Open pizzard opened 2 years ago
There's already compression support in czmq's APIs, eg: https://github.com/zeromq/czmq/blob/master/api/zstr.api#L87
Good to know. As far I can see, this does use lz4 to compress the given messages. It would be nice to replace our manual compression of messages with the use of that API, or at least experiment in that direction. So this might simplify things but does not materially change the situation.
When talking about compression, the relevant metric is entropy. Message compression makes sense to increase entropy within a message. If the message is already of high entropy, lz4 will not do anything.
In a stateless protocol, there is often a very low entropy over a chunk of messages, as topic names repeat. Also, the contents of these values do only change slightly, especially if messages are sent with a somewhat higher frequency. And as it is core to zmq design to abstract away when communication partners join and leave, the only way to make sure the state is propagated correctly is by repeating it.

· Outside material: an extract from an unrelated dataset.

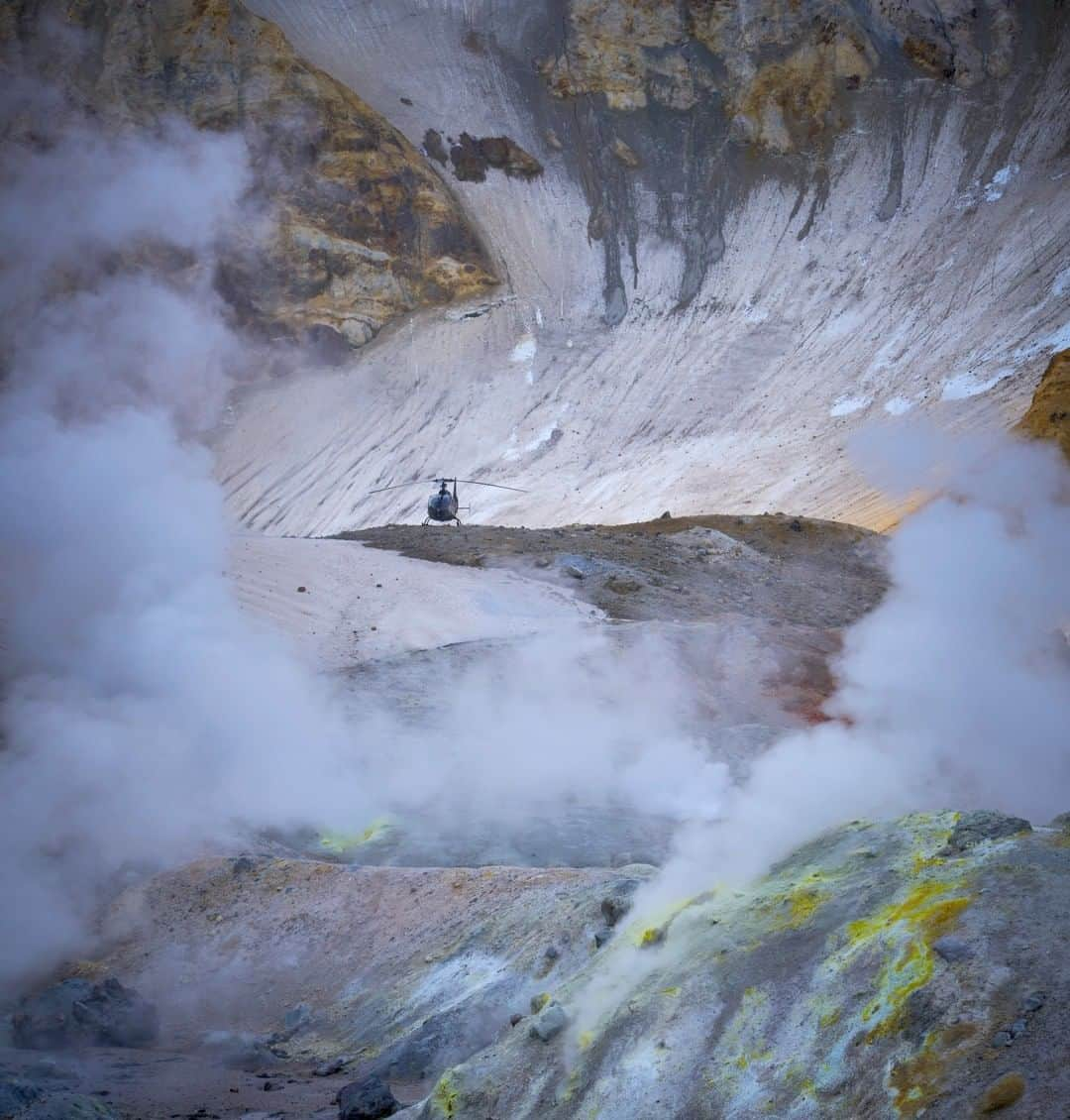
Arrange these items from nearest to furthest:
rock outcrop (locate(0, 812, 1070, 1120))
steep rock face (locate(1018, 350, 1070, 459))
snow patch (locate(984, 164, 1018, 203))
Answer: rock outcrop (locate(0, 812, 1070, 1120)) < steep rock face (locate(1018, 350, 1070, 459)) < snow patch (locate(984, 164, 1018, 203))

I am trying to find a way to perform better with limited bandwidth by increasing the entropy of the TCP byte stream, which will be very low, even when the entropy for every single message is already maximal. In any library that allows me to do connection and socket handling myself, that's not hard to do, but zmq does abstracts these things away.
Use Case
We use zmq heavily to transmit high-volume application data in a wide range of applications. While zmq has, in general, performed well in a lot of these, there is one particular case where we found zmq performance as relatively poor.
This particular use case uses classical pub/sub over proxy via TCP. In this case, we have some clients and the zmq-proxy on one device (let's say in a remote location in Australia) and some other clients on another device very remotely (let's say Germany). The connection between these goes over many hops, LTE networks and further. It is a stable connection; the bandwidth is limited but reliable, latency is over 100ms.

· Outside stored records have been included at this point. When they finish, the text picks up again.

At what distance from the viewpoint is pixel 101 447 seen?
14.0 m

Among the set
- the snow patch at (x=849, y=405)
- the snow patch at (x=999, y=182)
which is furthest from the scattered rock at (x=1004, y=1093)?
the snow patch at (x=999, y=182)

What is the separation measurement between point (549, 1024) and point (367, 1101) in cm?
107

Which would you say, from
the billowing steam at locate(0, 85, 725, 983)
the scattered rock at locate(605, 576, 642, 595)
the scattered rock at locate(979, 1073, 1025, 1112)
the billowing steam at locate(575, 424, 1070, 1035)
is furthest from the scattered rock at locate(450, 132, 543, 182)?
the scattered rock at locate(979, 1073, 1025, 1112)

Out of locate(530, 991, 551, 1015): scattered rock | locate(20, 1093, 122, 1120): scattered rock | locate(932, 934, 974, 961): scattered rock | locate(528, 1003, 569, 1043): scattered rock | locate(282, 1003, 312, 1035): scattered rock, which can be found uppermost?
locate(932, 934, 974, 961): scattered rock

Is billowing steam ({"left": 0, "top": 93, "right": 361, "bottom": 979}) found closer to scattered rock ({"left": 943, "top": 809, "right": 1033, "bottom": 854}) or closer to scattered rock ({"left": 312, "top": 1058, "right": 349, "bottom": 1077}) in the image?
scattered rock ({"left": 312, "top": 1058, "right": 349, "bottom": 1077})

As CPU cycles are comparatively free (compared to the cost of getting more bandwidth), this is a strong case for compression. So we try to compress our messages wherever feasible and use concise topic names to squeeze bandwidth out. We also have packet compression on the frame level in the connection.
Performance Observations
After doing all that, zmq works to some extent, and we accepted the performance as given. As this caused some pain for our developers, they experimented with writing a simple TCP socket, putting their raw data in there, and they ended up outperforming zmq massively. If I use such an established library, I expected the performance of zmq to be at least in the same order of magnitude. So we looked into the scenario and found a clear difference. He routed this TCP connection over an ssh port forwarding, and this ssh connection had a simple stream compression on the TCP traffic active.
We pulled the zmq connection through an ssh connection with stream compression active to make it fair. In this fair comparison, zmq performed reasonable well again. The other thing is, presumably, with a proper stream compression, most of the above optimizations are pointless, as the stream compression will do them as well or better. Significant downsides of this compression are then the latency becomes more unstable, as there will be blocking. For most scenarios that generate sufficient traffic overall, this is entirely unobservable (compared to my latency baseline, it is negligible anyway).
For now, we know to open a compression activated ssh tunnel and pull zmq per TCP through that tunnel if we want decent performance. This setup is a lot of hassle and is definitively suboptimal, as I don't need encryption (already in an encrypted channel) and need a port setup outside of zmq.
Possible fixes within zmq
One fix I can think of is to add another protocol to zmq, e.g. called zstd-tcp, so one says
zstd-tcp://192.168.2.1:4785/
instead of justtcp://...
. This protocol would take the bytes and drop them into a zstd stream compressor. When the zstd compressor emits a block, it sends it via TCP. For good results, one might want to deactivate Nagles Algorithm on the TCP and chunk the data before the compression or through the compressor.As the state of a stream-compressor is not limited to the context of a single message but can keep history over the whole stream, it would by far outperform any possible message compression. It would compress topic names away very effectively and likely outperform our base case of ssh compression wrapping by far.
As zmq abstracts away TCP connection handling, I do not know how to add this from the outside, so this might need to be added to zmq itself. Another option might be to have a socket option on TCP for compression, which sends the whole message stream through a stream compressor to hand it over to TCP.